**JOBS**.
• A. In the essay about the shower poem, where does the writer say the poem's insight happens?
• B. Write the next part of the essay about the shower poem, picking up right after its last sentence.

**DOCUMENT SEGMENT**.
=====

The Shower and the Samurai

The pipes drone;
as the cold swords
of Samurai hands line up to fight
when I turn the knob
to let the wet gallop
begin: I am a green mountain

in the shower,
under their feet, I splash
soap to their lips
to make them foam
me with anger,
as the dirt of sleep crumbles
into the canyon.
They plunge

deeper, these little kamikazes,
rushing to rinse
the sweat, soil, and yeast
with their rain-
drop bodies streaming and fat

with clear blood
flooding the tub
and the tombs
of this tiled mausoleum. (Richey [Feb 2003])

In general, her classmates liked this poem more than I did. Anna was a senior, and she had written a number of fine poems before this; in fact, she'd written some of the best poems in the class. I should point out right now that if another student - one who wasn't working at the high level Anna had set for herself - had brought this poem in, I may have been delighted by the poem's playfulness and its ability to find new avenues for the metaphor. So I could see much of what her classmates enjoyed about the poem, but I also felt the poem didn't do enough, didn't explore the possibilities deeply enough. My problem, in the end, wasn't the product so much as the compositional method of the poem. I had seen enough poems by Anna at this point to know the poem was only working on one level, whereas her most successful poems worked on several. This is not the sort of constructive criticism one can give the poem if the workshop focuses solely on issues of prosody. Without changing the goals of composition, the class could only impact the final version of this poem cosmetically. Perhaps the line breaks would change, perhaps the slow opening of the poem would disappear; ultimately, however, the poem would not expand beyond its original boundaries with such criticism. Even if we assume that poetry's role is as much linguistic as it is visionary, one way to improve as a writer and thinker is to push the poem beyond its triggering event, to transcend that initiating experience.

Issues of craft aside, therefore, this poem's shortcomings are rooted in its compositional goals: that is, the poet never pushed the poem beyond its opening idea. The poem felt as if Anna came up with this great metaphor in the shower and wrote it down; therefore, the insight - the lyricism, the experience, the energy - occurs off the page. Rather than being a starting point from which poetry happens, the realisation of the metaphor and its linguistic possibilities (that the rain strikes like little aqua-samurai) becomes the sole goal of the poem. A successful poem ought to move beyond this initial moment: a writer needs to be curious, to explore the self/world by pursuing a poem to its end. This is a little moment of transcendence, but an important one.

=====

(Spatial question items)
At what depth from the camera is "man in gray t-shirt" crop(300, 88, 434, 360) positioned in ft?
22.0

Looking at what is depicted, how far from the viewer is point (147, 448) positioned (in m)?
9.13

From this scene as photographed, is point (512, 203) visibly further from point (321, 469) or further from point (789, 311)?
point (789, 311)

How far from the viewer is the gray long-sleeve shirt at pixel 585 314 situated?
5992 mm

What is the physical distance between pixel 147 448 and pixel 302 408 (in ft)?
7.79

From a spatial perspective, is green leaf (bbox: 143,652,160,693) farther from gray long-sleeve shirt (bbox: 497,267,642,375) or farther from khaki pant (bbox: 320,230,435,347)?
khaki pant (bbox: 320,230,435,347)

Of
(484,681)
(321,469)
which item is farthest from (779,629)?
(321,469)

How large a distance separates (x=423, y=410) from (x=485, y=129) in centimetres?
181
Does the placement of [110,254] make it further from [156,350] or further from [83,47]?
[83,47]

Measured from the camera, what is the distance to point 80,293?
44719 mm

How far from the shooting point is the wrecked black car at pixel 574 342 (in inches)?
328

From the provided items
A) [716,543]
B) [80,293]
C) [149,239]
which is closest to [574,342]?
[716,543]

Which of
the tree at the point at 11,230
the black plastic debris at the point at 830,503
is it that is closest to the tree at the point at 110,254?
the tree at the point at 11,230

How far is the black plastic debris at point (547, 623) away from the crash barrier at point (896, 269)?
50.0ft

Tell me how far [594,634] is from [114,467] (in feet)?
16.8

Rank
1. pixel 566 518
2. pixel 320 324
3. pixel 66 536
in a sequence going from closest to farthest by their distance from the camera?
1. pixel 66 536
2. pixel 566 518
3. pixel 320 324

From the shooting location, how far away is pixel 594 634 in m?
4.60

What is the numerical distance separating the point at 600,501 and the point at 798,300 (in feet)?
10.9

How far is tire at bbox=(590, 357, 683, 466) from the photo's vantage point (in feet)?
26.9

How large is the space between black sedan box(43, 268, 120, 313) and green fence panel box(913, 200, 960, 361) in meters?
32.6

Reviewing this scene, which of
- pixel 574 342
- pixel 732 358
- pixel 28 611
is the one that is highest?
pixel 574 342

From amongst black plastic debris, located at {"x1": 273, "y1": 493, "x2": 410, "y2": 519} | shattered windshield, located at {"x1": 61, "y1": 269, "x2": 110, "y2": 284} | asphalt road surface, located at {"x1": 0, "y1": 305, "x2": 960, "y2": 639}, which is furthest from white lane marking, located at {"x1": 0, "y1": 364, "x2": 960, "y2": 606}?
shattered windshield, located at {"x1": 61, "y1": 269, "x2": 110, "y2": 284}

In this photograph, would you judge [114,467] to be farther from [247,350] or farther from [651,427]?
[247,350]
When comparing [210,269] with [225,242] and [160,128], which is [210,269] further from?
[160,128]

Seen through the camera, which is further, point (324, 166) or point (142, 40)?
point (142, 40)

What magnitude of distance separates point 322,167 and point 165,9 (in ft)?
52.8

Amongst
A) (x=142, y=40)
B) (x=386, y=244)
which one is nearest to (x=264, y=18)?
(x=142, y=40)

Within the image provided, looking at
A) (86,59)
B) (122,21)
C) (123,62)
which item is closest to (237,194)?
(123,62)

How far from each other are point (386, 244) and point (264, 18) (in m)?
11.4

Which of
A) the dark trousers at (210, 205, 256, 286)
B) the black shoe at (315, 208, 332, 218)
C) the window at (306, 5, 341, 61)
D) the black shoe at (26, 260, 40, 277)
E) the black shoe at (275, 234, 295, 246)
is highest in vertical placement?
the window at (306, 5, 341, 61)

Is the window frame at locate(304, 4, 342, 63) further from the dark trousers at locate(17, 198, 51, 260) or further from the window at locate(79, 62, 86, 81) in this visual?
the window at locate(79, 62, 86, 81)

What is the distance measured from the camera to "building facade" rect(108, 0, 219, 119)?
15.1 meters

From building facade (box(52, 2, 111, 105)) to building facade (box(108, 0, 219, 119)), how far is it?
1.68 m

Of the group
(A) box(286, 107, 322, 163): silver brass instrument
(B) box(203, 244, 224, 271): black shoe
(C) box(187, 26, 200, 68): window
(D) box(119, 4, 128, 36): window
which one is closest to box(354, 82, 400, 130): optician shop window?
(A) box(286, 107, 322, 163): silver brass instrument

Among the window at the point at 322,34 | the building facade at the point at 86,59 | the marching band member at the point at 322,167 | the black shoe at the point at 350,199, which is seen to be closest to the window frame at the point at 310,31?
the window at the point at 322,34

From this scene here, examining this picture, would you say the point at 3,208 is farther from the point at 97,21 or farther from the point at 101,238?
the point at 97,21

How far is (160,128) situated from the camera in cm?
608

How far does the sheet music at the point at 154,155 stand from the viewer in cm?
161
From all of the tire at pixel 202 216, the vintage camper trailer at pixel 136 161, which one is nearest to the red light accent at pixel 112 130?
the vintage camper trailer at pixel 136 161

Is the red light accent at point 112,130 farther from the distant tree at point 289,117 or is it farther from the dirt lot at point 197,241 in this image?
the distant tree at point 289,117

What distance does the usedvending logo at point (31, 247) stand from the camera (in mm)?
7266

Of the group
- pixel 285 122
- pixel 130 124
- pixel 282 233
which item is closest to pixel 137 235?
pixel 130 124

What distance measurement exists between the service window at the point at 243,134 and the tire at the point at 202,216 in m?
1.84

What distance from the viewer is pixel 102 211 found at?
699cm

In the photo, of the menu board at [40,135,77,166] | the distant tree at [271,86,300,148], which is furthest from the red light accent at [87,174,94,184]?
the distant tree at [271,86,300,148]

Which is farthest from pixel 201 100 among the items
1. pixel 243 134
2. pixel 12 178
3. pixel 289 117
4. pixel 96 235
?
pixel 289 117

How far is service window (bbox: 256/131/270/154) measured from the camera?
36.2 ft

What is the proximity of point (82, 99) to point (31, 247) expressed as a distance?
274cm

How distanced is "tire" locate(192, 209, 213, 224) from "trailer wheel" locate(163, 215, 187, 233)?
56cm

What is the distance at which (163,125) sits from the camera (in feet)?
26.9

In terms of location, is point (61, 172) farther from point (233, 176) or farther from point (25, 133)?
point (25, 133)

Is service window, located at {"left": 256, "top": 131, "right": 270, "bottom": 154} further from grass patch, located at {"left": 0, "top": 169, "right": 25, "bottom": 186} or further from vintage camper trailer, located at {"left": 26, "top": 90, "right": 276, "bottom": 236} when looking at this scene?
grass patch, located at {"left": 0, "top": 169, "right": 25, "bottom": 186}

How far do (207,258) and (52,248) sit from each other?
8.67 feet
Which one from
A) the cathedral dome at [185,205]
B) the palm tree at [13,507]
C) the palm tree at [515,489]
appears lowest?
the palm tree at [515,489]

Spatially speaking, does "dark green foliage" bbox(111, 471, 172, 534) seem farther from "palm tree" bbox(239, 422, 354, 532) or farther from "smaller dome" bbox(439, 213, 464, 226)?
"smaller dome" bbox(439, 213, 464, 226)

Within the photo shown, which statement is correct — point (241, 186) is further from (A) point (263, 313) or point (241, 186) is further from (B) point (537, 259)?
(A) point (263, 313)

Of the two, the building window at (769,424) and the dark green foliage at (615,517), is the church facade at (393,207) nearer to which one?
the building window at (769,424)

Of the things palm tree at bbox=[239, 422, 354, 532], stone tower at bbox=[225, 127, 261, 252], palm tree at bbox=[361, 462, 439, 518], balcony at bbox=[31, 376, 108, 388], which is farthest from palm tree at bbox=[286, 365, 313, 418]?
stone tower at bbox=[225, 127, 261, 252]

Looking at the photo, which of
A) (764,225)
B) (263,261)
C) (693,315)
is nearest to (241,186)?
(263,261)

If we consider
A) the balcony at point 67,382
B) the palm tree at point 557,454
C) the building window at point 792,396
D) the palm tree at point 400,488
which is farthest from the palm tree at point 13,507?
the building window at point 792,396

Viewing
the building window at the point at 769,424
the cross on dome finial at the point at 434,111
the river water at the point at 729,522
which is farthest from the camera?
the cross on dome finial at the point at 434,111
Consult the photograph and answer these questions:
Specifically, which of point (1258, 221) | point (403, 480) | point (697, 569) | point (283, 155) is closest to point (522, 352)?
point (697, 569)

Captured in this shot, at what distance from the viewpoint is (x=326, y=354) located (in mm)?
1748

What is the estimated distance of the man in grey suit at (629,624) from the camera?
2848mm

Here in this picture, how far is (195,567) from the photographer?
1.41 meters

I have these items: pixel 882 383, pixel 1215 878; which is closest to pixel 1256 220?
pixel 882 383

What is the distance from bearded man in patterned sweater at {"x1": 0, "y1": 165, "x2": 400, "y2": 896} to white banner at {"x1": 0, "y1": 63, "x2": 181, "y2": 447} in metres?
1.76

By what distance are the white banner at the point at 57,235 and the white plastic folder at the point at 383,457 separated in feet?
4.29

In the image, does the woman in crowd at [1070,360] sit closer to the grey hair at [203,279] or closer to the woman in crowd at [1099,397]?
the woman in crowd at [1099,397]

=====

**ANSWERS PROVIDED**.
• A. Off the page.

• B.
Poetry - all art, really - isn't about transcription. It's about exploration. It's spelunking in the caves of the unconscious. Basho's narrow road to the interior is as much a travelogue of the experience of travelling into the self as it is of travelling into Japan - the self is transformed by this travel and the travel is influenced by our rationale for the trip. The best poems reach both inward and outward, and they do this by examining any insight the real world gives to us. I often ask students to keep image journals, and we discuss how the images they choose to focus on from their daily lives - and the language they use to capture those images - seem to reflect their internal landscapes (their moods, emotional sensibilities, etc). This insight is the first clue. Poets are detectives who must pursue the leads where the clue takes them - usually to other clues: images, sounds, rhythms, ideas, language play, memories, fictions. These are the syntactical and cognitive leaps that Bly begs for in his seminal Leaping Poetry. These are the things that make poetry a kind of 'prayer', an attempt, as it were, to connect with what is beyond purely empirical experience.

Art, physics, religion, philosophy - all these things are a possible means for transcendence. They can be a means to a greater end for both the maker and audience. They are ways of delving into the dual realms of the physical and metaphysical. Done fully, such exploration may put the self - as a consciousness - at stake. I do not mean revealing autobiographical facts; one would hope that we are more than the sum of our experiences, and even the so-called confessional poets crafted their sense of autobiography to be more than historical facts; rather, by risking something, I mean exposing the mind as a seeker of the beyond-self through the making/experience of art. Even the descriptive poem begs us to ask - why this item, what fresh insight do we get from re-envisioning this thing through this lens? The question for the writer becomes: what is that something for you as a writer? Whether the poet uses experimental forms or linguistic play, or uses the poem as a contemplative rhetorical device, poetry ought to challenge the self. In the end, if we are to avoid the bogeyman of the 'workshop poem', then we have to ask our students to write beyond the merely anecdotal and finely wrought, but easy, product. Such challenge makes the poem an intimate experience of language for readers. How did writing this poem challenge you? is a question I often ask my students. I might as well be asking: Where's this poem's duende?

Thought of this way then, the blank page, the canvas, the whiteboard of the physicist, all become fields of inquiry; that which we write becomes the mode of inquiry, the means to discover what the self doesn't know it knows. William Stafford once said that he never preconceives what he's going to write - rather, he looks out of the window and jots down what he sees and lets that lead him into the realm of the imaginative, the unconscious and the conscious minds. The poem/artwork/philosophical treatise/song/what-have-you becomes a nexus of those minds at that moment. It's a fleeting sort of transcendence however, one the artwork itself attempts to make permanent.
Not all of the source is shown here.